Dissertations, Theses, and Capstone Projects

Date of Degree

6-2017

Document Type

Dissertation

Degree Name

Ph.D.

Program

Business

Advisor

Armen Hovakimian

Committee Members

Jun Wang

Theodore Joyce

Joseph Weintrop

Subject Categories

Corporate Finance | Finance and Financial Management

Keywords

capital structure, persistence, CEO effects, credit rating standards, public debt market, tradeoff theory

Abstract

This dissertation consists of three chapters that examine capital structure determinants as well as the evolution of credit rating standards in the market for public debt.

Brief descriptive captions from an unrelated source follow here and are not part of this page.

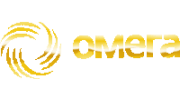 Омега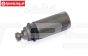 FG9439/19 Magura hoofdremcilinder zuiger, 1 St.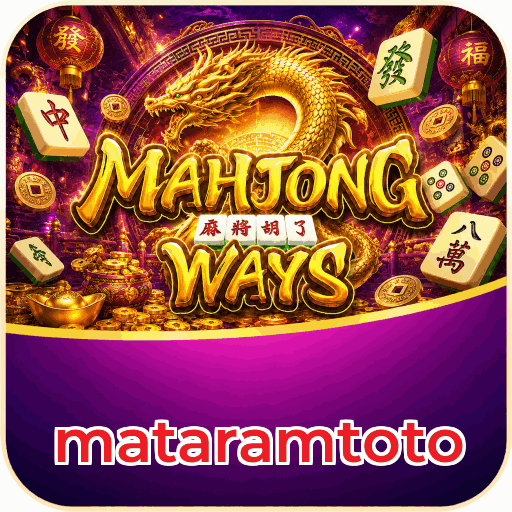 mataramtoto APK Indonesia - Panduan Lengkap dan Tutorial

Chapter 1 This chapter shows that firm fixed effects in panel leverage regressions act as a noisy proxy for managerial effects that drive persistence in leverage. Firms that do not change their CEO for prolonged periods of time are more likely to keep debt ratios within a narrow bandwidth and to display persistent differences in their time-series averages for up to 20 years. A CEO turnover is associated with considerable modifications to the financing policy of the firm. Significant capital structure changes take place immediately after a new executive takes office and leverage ratios remain relatively stable for the remaining tenure of the CEO. Lemmon et. al. (2008) argue that an unknown and time invariant factor is driving most of the variation in observed debt ratios, while DeAngelo and Roll (2015) find significant time-firm effects and short-lived leverage persistence. Capital structure stability at the CEO level introduces heterogeneity in the level of persistence across firms and provides a reconciliation of the conflicting evidence in the two studies.

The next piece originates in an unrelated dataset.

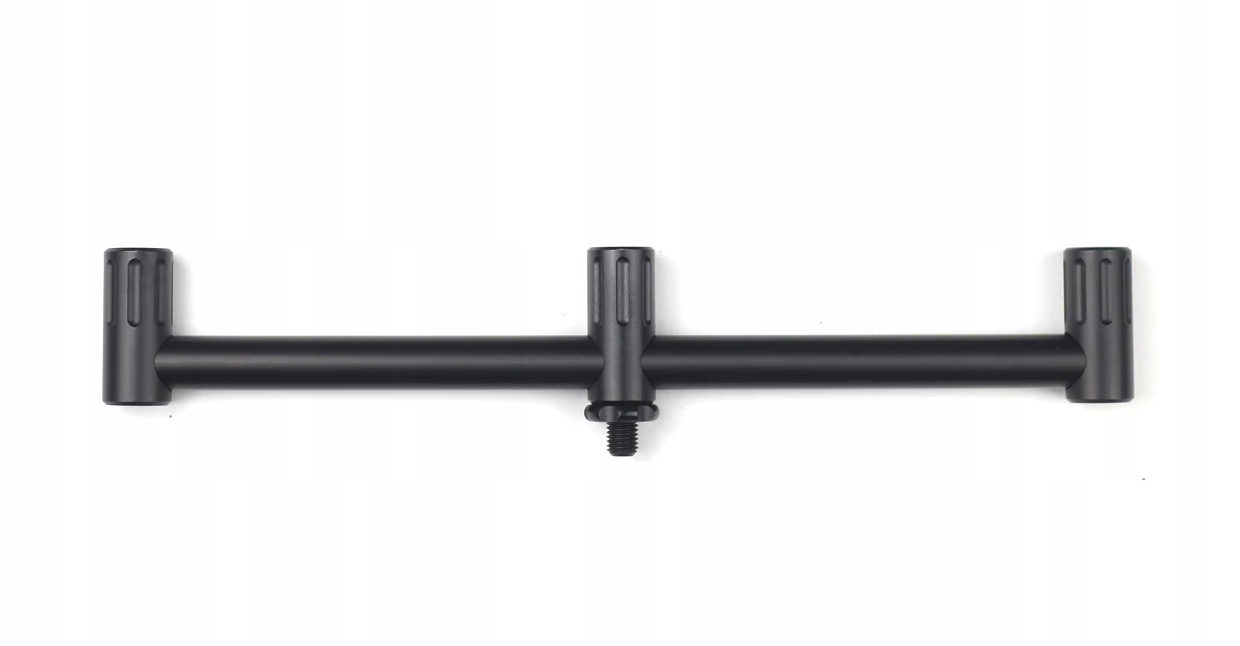 Summit Tackle Premier Ali 3Rod Fixed BuzzBar 12" uchwyt pod wędkę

Chapter 2 This chapter investigates the time-series variation in credit rating standards in the public debt market. The average credit rating of U.S. corporations has declined over the last 30 years. Existing literature attributes this decline to a systematic tightening of rating standards as opposed to any significant deterioration in the average credit quality of rated firms. This study finds empirical evidence that casts doubt on the notion that credit rating agencies have become more conservative over time. I find that the estimated proxy for rating standards is also capturing the effect of mispricing in the equity market as it is correlated to future stock returns. I propose an alternative specification of the credit rating model that incorporates the market-based risk characteristics of rated firms relative to those of other firms in the economy and argue that it better captures the information that credit rating agencies analyze in the rating process. Estimating the proxy for rating standards with the alternative model, I find no evidence of conservatism. Instead, the secular downward trend in credit ratings is due to changes in the economic climate that increase the risk of default. This result is important because changes in rating criteria that do not reflect variation in the credit risk of the underlying security undermine the usefulness of credit ratings to market participants. The findings of this study assert the consistency and informational value of credit ratings in the public market for corporate debt.

Chapter 3 This study examines what costs and benefits of debt are most important to the determination of the optimal capital structure. Prior literature has identified a set of variables that help explain the variation in observed leverage ratios. In the context of the dynamic tradeoff model, where firms do not immediately adjust to their target leverage ratio due to the presence of adjustment costs, some factors will inform the optimal capital structure, while others will cause firms to deviate from it. To isolate the variation in leverage due to differences in the target from that caused by deviations, I aggregate the data across a dimension that is likely to identify firms with similar targets – credit rating category. Estimating the traditional leverage regression on the aggregated data reveals size, profitability and tangibility as the most important proxies for the determinants of the target debt ratio. However, in contrast to theoretical priors, large and profitable firms have lower targets. Further analysis shows that size and profitability proxy for firms with lower non-financial risk and the benefits of a better credit rating outweigh the costs of foregone tax shields for those firms. Furthermore, while all firm characteristics are highly significant in the traditional leverage regression, they can only jointly explain about 20% of the variation in debt ratios across firms. On the other hand, the heterogeneity in leverage across rating categories is to a much larger extent determined by our proxies as the explanatory power of the model rises to close to 90% in that dataset.